There are several variables available for override with the driver. You can place options to the /etc/openstack_deploy/group_vars/magnum_all/main.yml file. A sample configuration file below:

---
magnum_k8s_driver: "azimuth"

magnum_capi_azimuth_git_install_branch: master
magnum_capi_azimuth_git_repo: "{{ openstack_opendev_base_url | default('https://opendev.org') ~ '/openstack/magnum-capi-helm' }}"

magnum_capi_azimuth_helm_base_url: https://azimuth-cloud.github.io
magnum_capi_azimuth_helm_addon_provider_version: 0.10.4
magnum_capi_azimuth_helm_charts_version: 0.22.0

magnum_config_overrides:
  cinder:
    default_docker_volume_type: "{{ cinder_default_volume_type }}"
    default_etcd_volume_type: "{{ cinder_default_volume_type }}"
    default_boot_volume_type: "{{ cinder_default_volume_type }}"
    default_boot_volume_size: 30
  docker_registry:
    swift_region: "{{ magnum_service_region }}"
  capi_helm:
    csi_cinder_default_volume_type: "{{ cinder_default_volume_type }}"
    default_helm_chart_version: "{{ magnum_capi_azimuth_helm_charts_version }}"

Run the deployment

Note

Please check Post-deployment for details on how to upload required images and cluster templates before proceeding with deployment.
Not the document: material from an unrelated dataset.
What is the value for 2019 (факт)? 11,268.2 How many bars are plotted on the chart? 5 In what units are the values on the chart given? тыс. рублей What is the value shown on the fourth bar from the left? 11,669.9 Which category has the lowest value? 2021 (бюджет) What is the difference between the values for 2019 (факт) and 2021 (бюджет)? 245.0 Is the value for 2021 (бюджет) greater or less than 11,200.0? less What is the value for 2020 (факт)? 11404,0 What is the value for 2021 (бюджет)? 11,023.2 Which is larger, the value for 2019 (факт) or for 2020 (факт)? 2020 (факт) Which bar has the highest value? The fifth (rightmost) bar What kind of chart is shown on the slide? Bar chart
Deploy the magnum with a Cluster API driver

openstack-ansible openstack.osa.magnum

Optional Components

Use of magnum-cluster-api-proxy with Vexxhost driver

Note

The Magnum Cluster API Proxy service has been designed and tested for the Vexxhost CAPI driver.
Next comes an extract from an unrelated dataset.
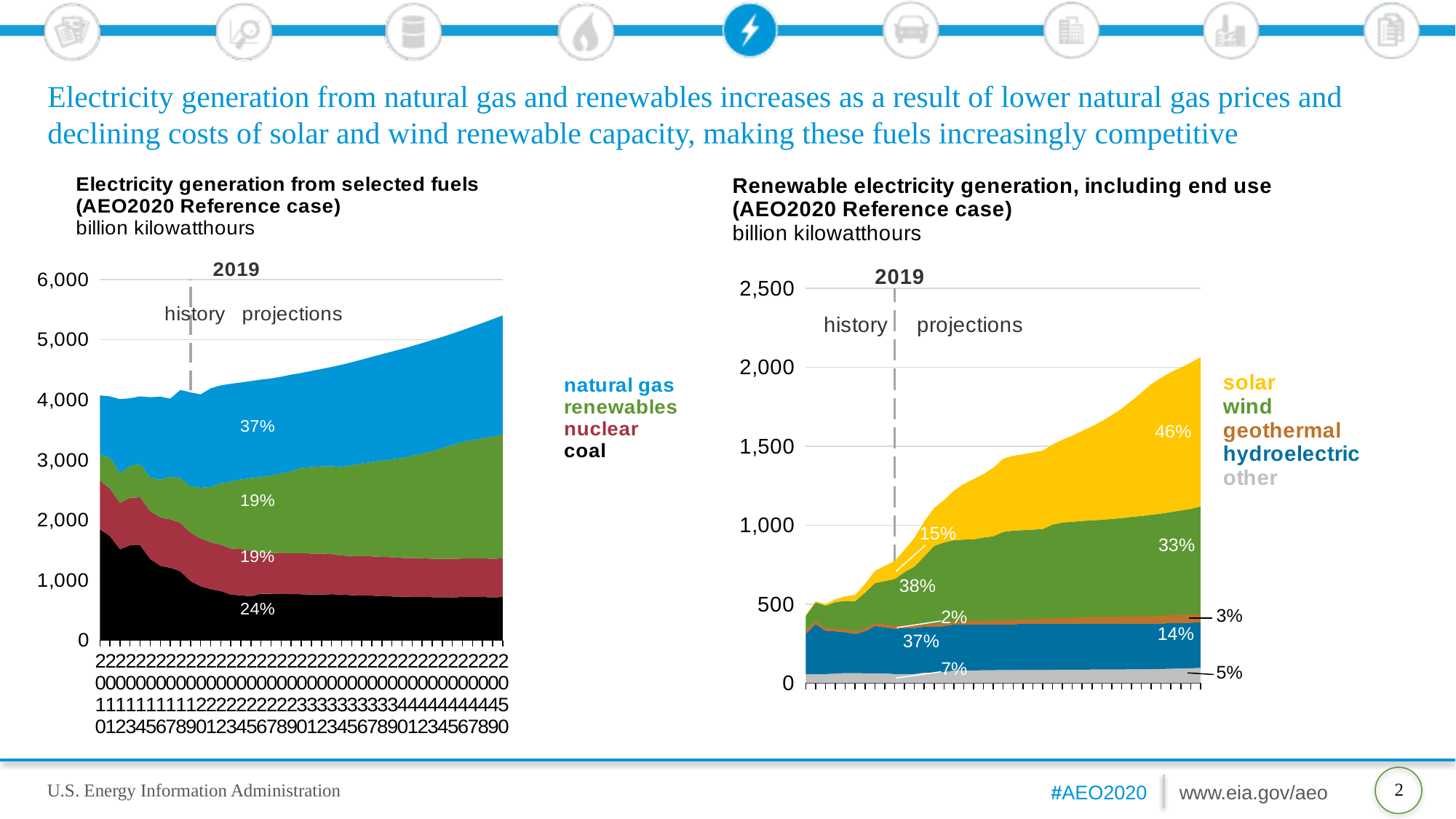
In the right chart, 'Renewable electricity generation, including end use', what percentage label is shown for hydroelectric at the right end of the projection period? 14% In the right chart, 'Renewable electricity generation, including end use', does total renewable generation rise or fall over the projection period? rise How many series does the legend of the left chart, 'Electricity generation from selected fuels', list? 4 What kind of chart is the left chart, 'Electricity generation from selected fuels'? stacked area chart In the right chart, 'Renewable electricity generation, including end use', what percentage label is shown for solar at the right end of the projection period? 46% In the left chart, 'Electricity generation from selected fuels', what percentage label is shown on the coal area? 24% In the right chart, 'Renewable electricity generation, including end use', what percentage label is shown for wind near the 2019 line? 38% In the left chart, 'Electricity generation from selected fuels', is the total generation at the end of the projection period greater or less than 5,000 billion kilowatthours? greater How many series does the legend of the right chart, 'Renewable electricity generation, including end use', list? 5 What unit is used on the y axis of both charts? billion kilowatthours In the left chart, 'Electricity generation from selected fuels', what percentage label is shown on the natural gas area? 37% In the right chart, 'Renewable electricity generation, including end use', is the total renewable generation at the end of the projection period greater or less than 2,000 billion kilowatthours? greater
As the control plane k8s cluster need to access a k8s control plane of tenant cluster for it’s further configuration, the only way to do it out of the box is through the public network (Floating IP). This means, that API of the k8s control plane must be globally reachable, which posses a security threat to such tenant clusters.

On order to solve the issue and provide access for the control plane k8s cluster to tenant clusters inside their internal networks a proxy service is introduced.

Proxy service must be spawned on hosts, where Neutron Metadata agents are spawned. For LXB/OVS these are members of neutron-agent_hosts, while for OVN the service should be installed to all compute_hosts (or neutron_ovn_controller).

The service will configure own HAProxy instance and create backends for managed k8s clusters to point inside corresponding network namespaces. Service does not spawn own namespaces, but leverages already existing metadata namespaces to get connection to the Load Balancer inside the project network.

Configuration of the service is relatively trivial:

# Define a group of hosts where to install the service.
# OVN: compute_hosts / neutron_ovn_controller
# OVS/LXB: neutron_metadata_agent
magnum_capi_vexxhost_proxy_hosts: compute_hosts
# Define address and port HAProxy instance to listen on
magnum_capi_vexxhost_proxy_environment:
   PROXY_BIND: "{{ management_address }}"
   PROXY_PORT: 44355

Also, in case of proxy service deployment, ensure that variable magnum_capi_vexxhost_git_install_branch is defined for the magnum_capi_vexxhost_proxy_hosts as well, or align value of the magnum_capi_vexxhost_git_install_branch with magnum_capi_vexxhost_proxy_install_branch to avoid conflicts caused by different versions of driver used.

Once configuration is complete, you can run the playbook:

openstack-ansible openstack.osa.magnum_capi_proxy

Troubleshooting

Local testing

An OpenStack-Ansible All-in-One configured with Magnum and Octavia is capable of running a functioning magnum-cluster-api deployment.

Sufficient memory should be available beyond the minimum 8G usually required for an All-in-One. A multi-node workload cluster may require nova to boot several Ubuntu images in addition to an Octavia load balancer instance. 64G would be an appropriate amount of system RAM.

There also must be sufficient disk space in /var/lib/nova/instances to support the required number of instances - the normal minimum of 60G required for an All-in-One deployment will be insufficient, 500G would be plenty.